Genome assembly statistics of Heterorhabditis bacteriophora strain QJ1 and its symbiosis bacterium Photorhabdus laumondii
| Assembly | H. bacteriophora | P. laumondii |
|---|---|---|
| Number of contig | 13,128 | 128 |
| BUSCO (%) | 75.6 | 99.5 |
| Length of largest contig (kb) | 75 | 253 |
| Total length (Mb) | 65.7 | 5.1 |
| GC content (%) | 33.04 | 42.51 |
| N50 (kb) | 7.6 | 69.7 |
| Number of protein coding gene | 14,574 | 4,387 |
The genome size of P. laumondii from QJ1 is 5.1 Mb (GC content = 42.5%) with a BUSCO completeness of 99.5% (S:99.3%, D:0.2%, F:0.2%;), and it encodes 4,387 protein-coding genes (Table 1). Among these, 10.7% of the genes are non-orthologous to P. laumondii TT01. Kyoto Encyclopedia of Genes and Genomes (KEGG) analysis revealed that both P. laumondii QJ1 and TT01 have 36 genes involved in bacterial secretion systems (Type I, II, III and VI), of which two are QJ1-specific. In addition, we found that QJ1 contains 7 strain-specific genes that have domains potentially involved in Type VI secretion systems (T6SS).
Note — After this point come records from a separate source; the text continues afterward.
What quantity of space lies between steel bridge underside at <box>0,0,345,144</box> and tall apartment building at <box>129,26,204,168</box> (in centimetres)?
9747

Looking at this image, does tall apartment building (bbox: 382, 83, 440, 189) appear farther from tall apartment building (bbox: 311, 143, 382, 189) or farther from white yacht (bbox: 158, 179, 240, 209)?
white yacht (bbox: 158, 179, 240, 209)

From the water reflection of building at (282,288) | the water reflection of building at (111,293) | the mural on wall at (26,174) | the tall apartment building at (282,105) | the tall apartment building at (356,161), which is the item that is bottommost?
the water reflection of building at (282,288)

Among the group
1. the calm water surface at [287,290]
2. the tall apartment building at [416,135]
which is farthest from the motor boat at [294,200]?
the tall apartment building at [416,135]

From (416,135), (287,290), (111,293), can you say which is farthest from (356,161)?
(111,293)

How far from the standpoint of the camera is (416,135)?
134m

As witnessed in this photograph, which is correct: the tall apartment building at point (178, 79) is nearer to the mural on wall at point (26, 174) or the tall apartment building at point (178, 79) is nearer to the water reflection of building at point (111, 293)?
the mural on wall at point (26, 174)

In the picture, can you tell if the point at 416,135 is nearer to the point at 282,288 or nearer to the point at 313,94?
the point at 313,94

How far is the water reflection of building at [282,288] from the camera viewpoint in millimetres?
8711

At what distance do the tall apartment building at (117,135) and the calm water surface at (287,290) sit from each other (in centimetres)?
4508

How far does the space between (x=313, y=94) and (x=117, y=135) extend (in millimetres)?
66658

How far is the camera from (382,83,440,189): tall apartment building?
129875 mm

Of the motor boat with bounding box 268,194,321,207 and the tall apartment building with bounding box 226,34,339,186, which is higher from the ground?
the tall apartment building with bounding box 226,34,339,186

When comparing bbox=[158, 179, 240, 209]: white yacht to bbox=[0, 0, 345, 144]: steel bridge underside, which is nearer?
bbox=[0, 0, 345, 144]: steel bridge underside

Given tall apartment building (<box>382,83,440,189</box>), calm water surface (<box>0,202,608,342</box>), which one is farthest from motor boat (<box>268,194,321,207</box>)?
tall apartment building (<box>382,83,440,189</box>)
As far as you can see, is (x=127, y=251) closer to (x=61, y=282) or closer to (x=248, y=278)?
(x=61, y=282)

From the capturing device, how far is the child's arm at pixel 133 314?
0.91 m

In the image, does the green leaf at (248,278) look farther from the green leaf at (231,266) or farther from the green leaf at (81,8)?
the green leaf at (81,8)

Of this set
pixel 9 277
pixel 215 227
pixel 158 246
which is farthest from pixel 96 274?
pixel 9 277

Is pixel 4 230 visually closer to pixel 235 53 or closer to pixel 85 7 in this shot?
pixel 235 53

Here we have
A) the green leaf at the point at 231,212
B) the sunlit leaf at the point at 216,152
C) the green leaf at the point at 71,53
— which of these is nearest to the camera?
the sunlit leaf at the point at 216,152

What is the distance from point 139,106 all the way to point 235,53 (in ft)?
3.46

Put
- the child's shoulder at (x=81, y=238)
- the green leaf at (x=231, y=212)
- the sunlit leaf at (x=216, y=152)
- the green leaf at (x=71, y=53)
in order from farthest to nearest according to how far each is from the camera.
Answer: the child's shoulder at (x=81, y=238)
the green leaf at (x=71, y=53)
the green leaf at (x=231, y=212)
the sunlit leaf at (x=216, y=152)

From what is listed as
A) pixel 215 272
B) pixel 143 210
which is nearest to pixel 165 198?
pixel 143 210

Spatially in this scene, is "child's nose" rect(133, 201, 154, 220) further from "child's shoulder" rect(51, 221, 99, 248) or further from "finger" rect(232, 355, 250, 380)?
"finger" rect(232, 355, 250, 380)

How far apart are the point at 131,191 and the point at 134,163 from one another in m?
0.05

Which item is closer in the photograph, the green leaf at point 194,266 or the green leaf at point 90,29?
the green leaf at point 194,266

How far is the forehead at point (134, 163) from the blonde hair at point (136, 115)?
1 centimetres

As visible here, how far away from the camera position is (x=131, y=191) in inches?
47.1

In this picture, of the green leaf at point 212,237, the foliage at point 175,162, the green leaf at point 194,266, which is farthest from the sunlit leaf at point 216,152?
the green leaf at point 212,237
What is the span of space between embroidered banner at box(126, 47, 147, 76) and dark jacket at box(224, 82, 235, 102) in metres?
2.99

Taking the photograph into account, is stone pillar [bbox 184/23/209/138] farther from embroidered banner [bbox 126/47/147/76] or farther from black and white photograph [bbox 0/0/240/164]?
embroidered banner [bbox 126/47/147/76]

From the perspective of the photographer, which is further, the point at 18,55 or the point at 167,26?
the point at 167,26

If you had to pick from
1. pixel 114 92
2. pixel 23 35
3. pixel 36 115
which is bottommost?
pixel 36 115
A comparative analysis of BGCs was performed between P. laumondii QJ1 and TT01. A total of 28 BGCs were identified in QJ1, while 26 BGCs were detected in TT01. The two strains shared 21 core BGC types. Notably, QJ1 possessed three BGC types (azole-containing-RiPP, amglyccycl, and arylpolyene) that are absent in TT01.
The genomic sequencing data, genome assemblies, and annotations of H. bacteriophora and P. laumondii have been deposited in the NCBI database under BioProject accession number PRJNA1417294.
This research was supported by the National Natural Science Foundation of China 32200495; Frontier Cross-Disciplinary Innovation Team Construction Project of the Institute of Future Agriculture, Northwest A&F University.
Y.M. and Z.W. designed the experiments. All authors performed the experiments. Y.M. analysed the data. Y.M., Z.W., and Z.H. wrote and revised the manuscript.
The authors declare no competing interests.